>Originally posted May 19, 2007.
Look at these tattoos. They surely represent more than just something nice and cool to look at. These engravings speak of something that matters to the one wearing them. They represent death, life and the madness of it all. That ugly truth staring you right in the face.
For me, to have a tattoo inked forever in the flesh should definitely mean something more than wanting to show it in front of your buddies, looking at yourself in the mirror, wearing that tank top wife beater…
The more shit you show off with, the more unsatisfied you are with your miserable life and looks. If you’re happy sporting the latest fashion tattoo, then fine. It’s your choice and you’ll have to live with it. If you’re in it for looks only then you’re just vain. Nothing wrong with that as long as you’re aware of your vanity and lack of confidence.
That’s how I see it. Or rather, that’s how I’d look upon myself if I had tattoos that meant nothing to me.
The tattoos I have are for me, not for somebody else. They represent something I truly believe in. As cliche as it may sound, that’s what matters. Still, to each his own, as they say.
The Public Enemy symbol
First and foremost, I got this made because Fear of A Black Planet by Public Enemy is one of my top five albums of all times, all genres included. It means so much to me for so many reasons, I’ll probably dedicate a whole post to this amazing work of art someday (the album – not the tattoo), even though it deserves an essay, maybe even a book. It’s that good.
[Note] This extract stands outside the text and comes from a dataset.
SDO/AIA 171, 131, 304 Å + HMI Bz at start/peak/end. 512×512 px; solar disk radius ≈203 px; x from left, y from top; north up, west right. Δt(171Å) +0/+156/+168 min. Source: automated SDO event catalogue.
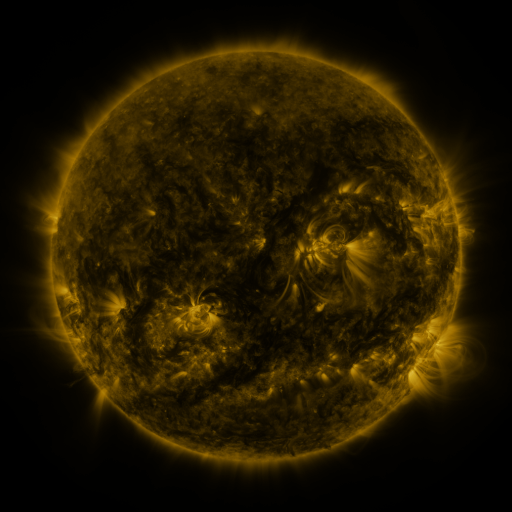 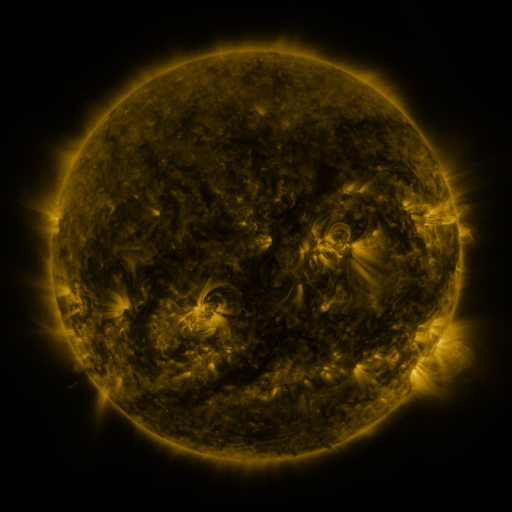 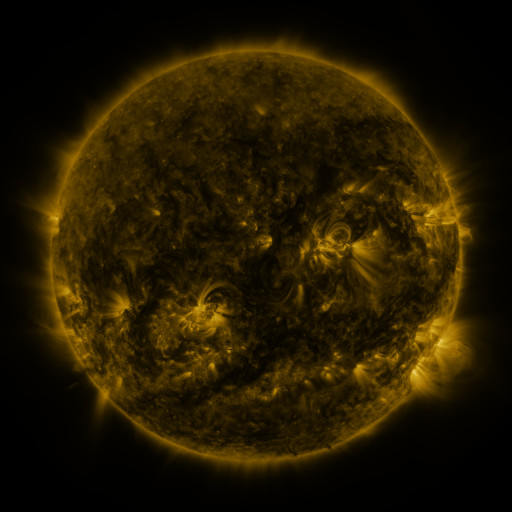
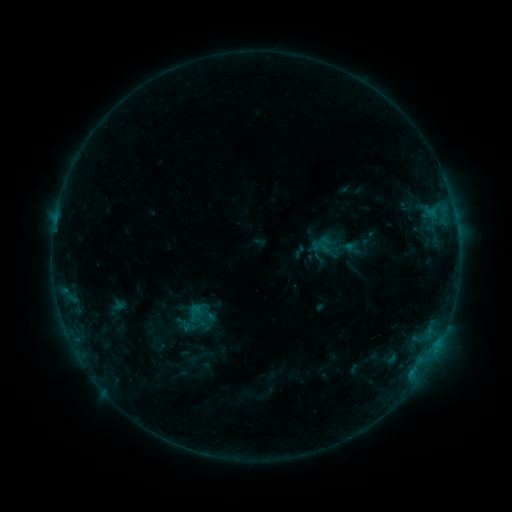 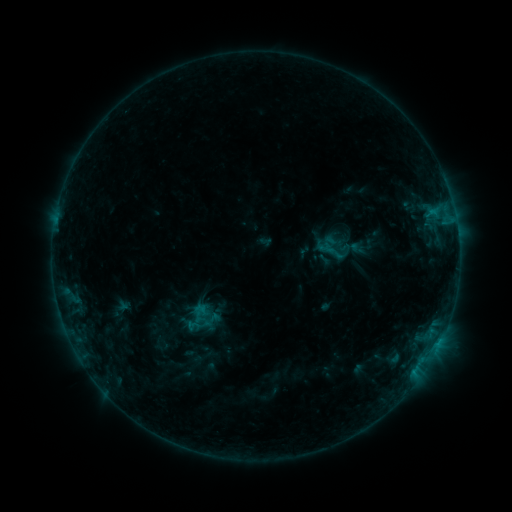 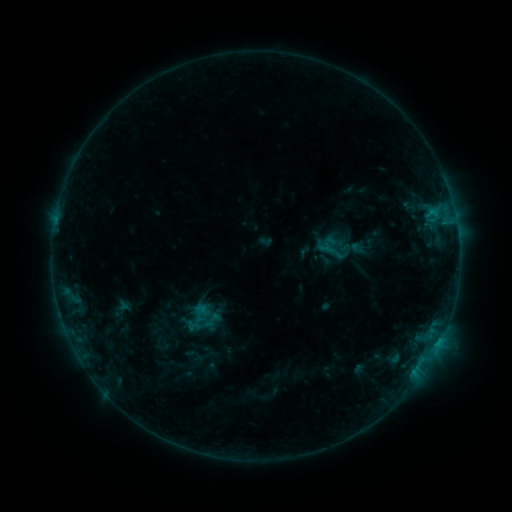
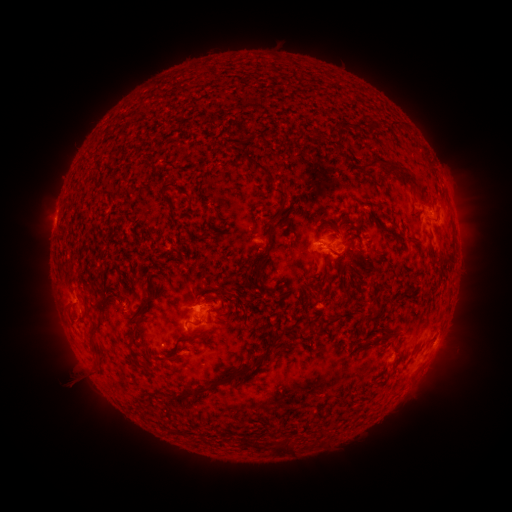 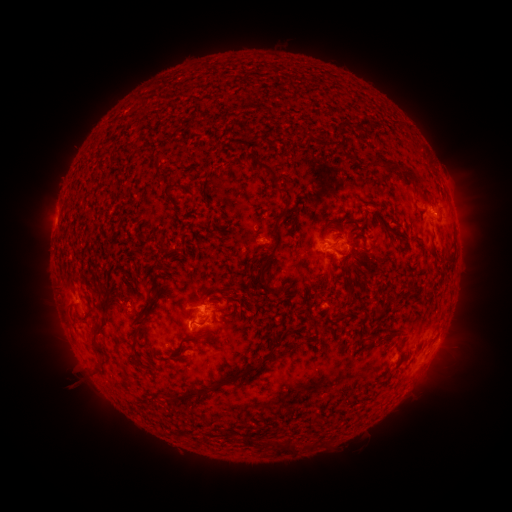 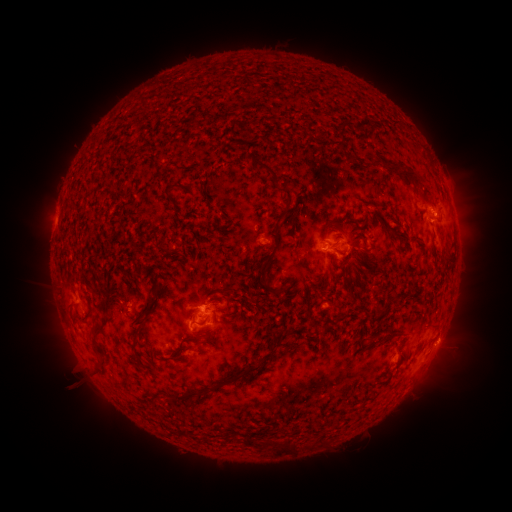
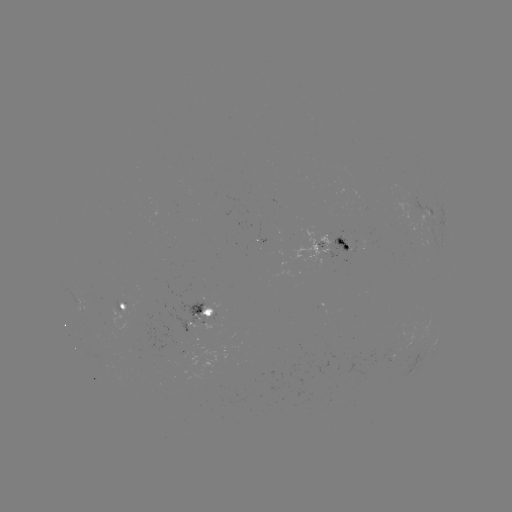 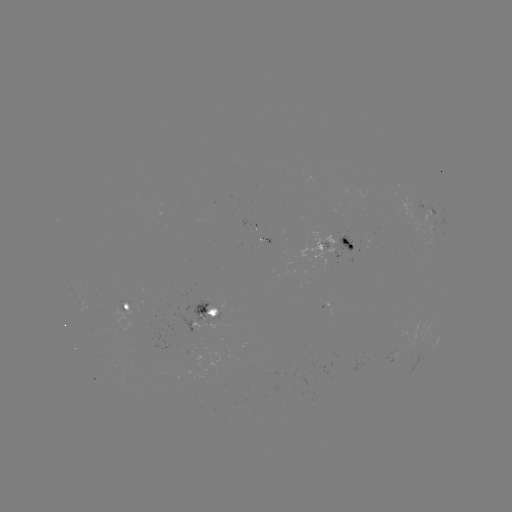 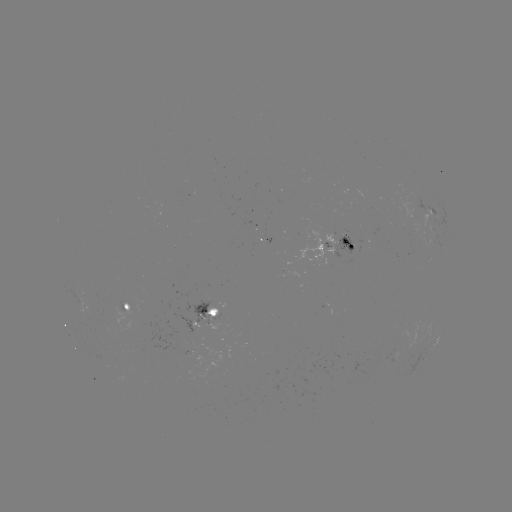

But it needs to be remastered! The levels are way too low and it bugs the hell out of me everytime I listen to it.
The symbol pictures a man in a classic hip-hop pose, arms folded, caught in the sniper’s crosshairs. This man is about to be taken down by the people in power, because he’s a public enemy and thus automatically an enemy of the state. (Actually, the man is apparently E Love, L.L. Cool J.’s sidekick at the time, and the symbol is drawn by Chuck D. himself, but that’s another story…)
To me this symbol represents rebellion, courage and the will to power – power to the people, to the individual and to the true folk soul, the spirit in man. To never deny your convictions. No comply!
As for the “will to power” concept, as coined by Nietzsche, it does not mean “a desire for and of power” as — for example — the Nazis interpreted it, but rather a display of creative energy put to use. And a whole lot more. Also, Nietzsche’s Will to Power manuscript was extensively manipulated and falsely edited by his fanatically anti-Semitic sister, Elisabeth Förster-Nietzsche. Go figure.
I do not speak to the weak: they want to obey and generally lapse into slavery quickly. In the face of merciless nature, let us still feel ourselves as merciless nature! But I have found strength where one does not look for it: in simple, mild, and pleasant people, without the least desire to rule—and, conversely, the desire to rule has often appeared to me a sign of inward weakness: they fear their own slave soul and shroud it in a royal cloak.
It’s about respect — a word that’s been extremely worn out and lost its meaning a long time ago in the hip-hop community, where it is commonly used, thanks to soulless, mindless fucks praising the shit that flows on MTV.
Respect and rebellion. Evolution of the mind.
The PE symbol was engraved into my right arm by Mange at Evil Eye Tattoo, in 2001, I think.